- _Task details_
Lay out as a numbered list the lines from the one containing "From the scene" through the end of the records, both included, and omit blank lines and pictures.

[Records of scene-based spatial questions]
* * * * *
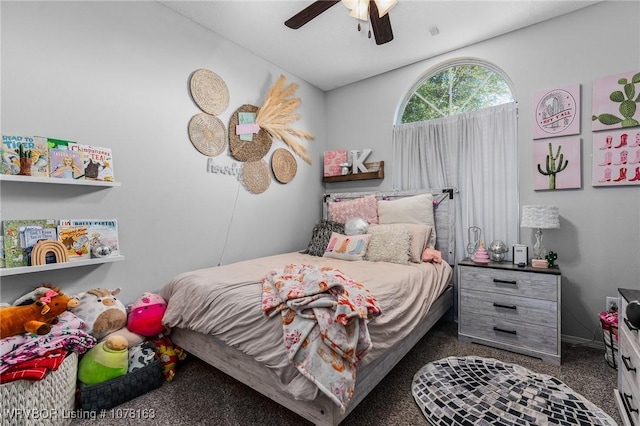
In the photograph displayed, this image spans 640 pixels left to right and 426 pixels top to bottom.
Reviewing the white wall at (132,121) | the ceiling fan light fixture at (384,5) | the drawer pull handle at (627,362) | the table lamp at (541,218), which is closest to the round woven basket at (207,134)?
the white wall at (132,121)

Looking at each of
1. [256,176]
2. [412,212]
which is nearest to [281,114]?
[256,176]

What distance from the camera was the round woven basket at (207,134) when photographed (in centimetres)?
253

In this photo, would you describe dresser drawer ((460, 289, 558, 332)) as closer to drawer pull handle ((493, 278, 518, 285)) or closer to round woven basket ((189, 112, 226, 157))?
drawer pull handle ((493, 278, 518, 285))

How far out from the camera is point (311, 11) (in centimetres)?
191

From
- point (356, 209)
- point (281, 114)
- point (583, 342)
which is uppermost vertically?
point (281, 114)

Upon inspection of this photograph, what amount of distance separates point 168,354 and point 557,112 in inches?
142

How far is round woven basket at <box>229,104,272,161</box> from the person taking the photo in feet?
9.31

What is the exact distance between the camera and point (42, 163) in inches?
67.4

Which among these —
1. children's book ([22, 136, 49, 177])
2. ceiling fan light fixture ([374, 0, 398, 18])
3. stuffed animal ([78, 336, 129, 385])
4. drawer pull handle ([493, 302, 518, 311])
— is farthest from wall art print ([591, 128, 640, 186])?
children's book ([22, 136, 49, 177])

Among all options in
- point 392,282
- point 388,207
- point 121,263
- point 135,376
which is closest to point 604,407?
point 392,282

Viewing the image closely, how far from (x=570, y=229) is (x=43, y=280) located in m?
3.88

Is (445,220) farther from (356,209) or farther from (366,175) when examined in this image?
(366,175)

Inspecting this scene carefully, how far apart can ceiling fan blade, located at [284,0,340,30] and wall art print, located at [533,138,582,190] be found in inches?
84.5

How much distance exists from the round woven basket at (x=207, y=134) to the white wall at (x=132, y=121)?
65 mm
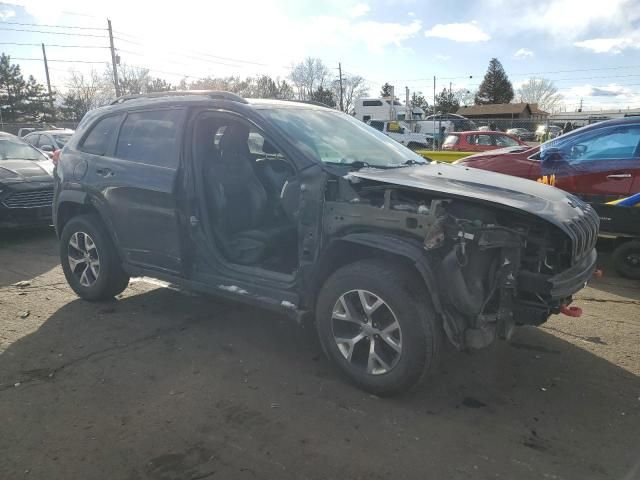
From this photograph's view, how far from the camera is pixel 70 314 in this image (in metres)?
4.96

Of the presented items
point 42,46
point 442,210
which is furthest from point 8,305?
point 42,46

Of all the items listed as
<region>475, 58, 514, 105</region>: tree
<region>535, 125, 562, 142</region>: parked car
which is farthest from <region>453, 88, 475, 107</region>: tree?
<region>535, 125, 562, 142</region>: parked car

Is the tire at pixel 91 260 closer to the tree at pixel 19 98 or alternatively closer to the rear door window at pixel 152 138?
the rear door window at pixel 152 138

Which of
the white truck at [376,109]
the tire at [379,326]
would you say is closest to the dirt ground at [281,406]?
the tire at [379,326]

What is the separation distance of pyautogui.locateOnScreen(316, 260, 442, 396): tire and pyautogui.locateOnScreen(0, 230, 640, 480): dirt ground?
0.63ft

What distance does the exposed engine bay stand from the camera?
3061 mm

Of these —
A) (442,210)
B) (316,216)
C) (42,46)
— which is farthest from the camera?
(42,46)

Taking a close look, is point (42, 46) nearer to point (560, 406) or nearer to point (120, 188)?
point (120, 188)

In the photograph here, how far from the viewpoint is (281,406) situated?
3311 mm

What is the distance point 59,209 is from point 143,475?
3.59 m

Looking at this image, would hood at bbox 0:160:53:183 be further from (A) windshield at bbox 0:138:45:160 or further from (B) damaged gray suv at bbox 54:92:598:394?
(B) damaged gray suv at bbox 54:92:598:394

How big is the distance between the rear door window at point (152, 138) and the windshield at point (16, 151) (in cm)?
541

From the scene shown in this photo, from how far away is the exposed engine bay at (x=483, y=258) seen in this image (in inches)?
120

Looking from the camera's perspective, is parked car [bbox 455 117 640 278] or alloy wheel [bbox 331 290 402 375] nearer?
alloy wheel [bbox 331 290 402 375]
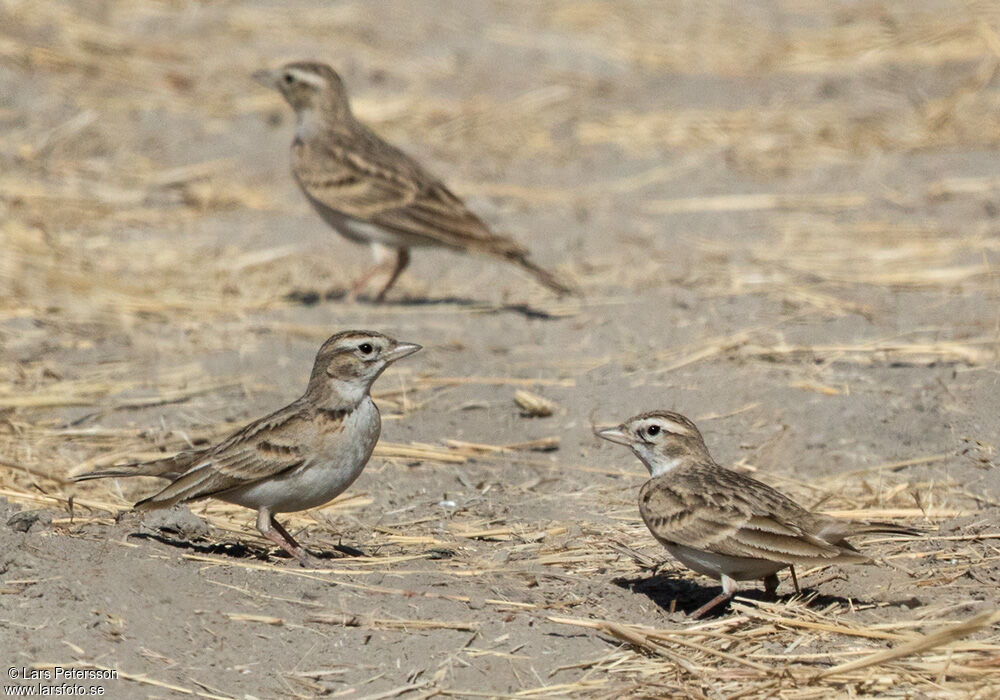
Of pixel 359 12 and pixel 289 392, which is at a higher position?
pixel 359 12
* * * * *
- _The solution_
1. From the scene shown in this photo, from how far away is the exposed engine bay at (x=483, y=258) seen in this image (in inches)?
2. 120
3. Looking from the camera's perspective, is parked car [bbox 455 117 640 278] or alloy wheel [bbox 331 290 402 375] nearer?
4. alloy wheel [bbox 331 290 402 375]
5. Of pixel 359 12 and pixel 289 392, which is at a higher position?
6. pixel 359 12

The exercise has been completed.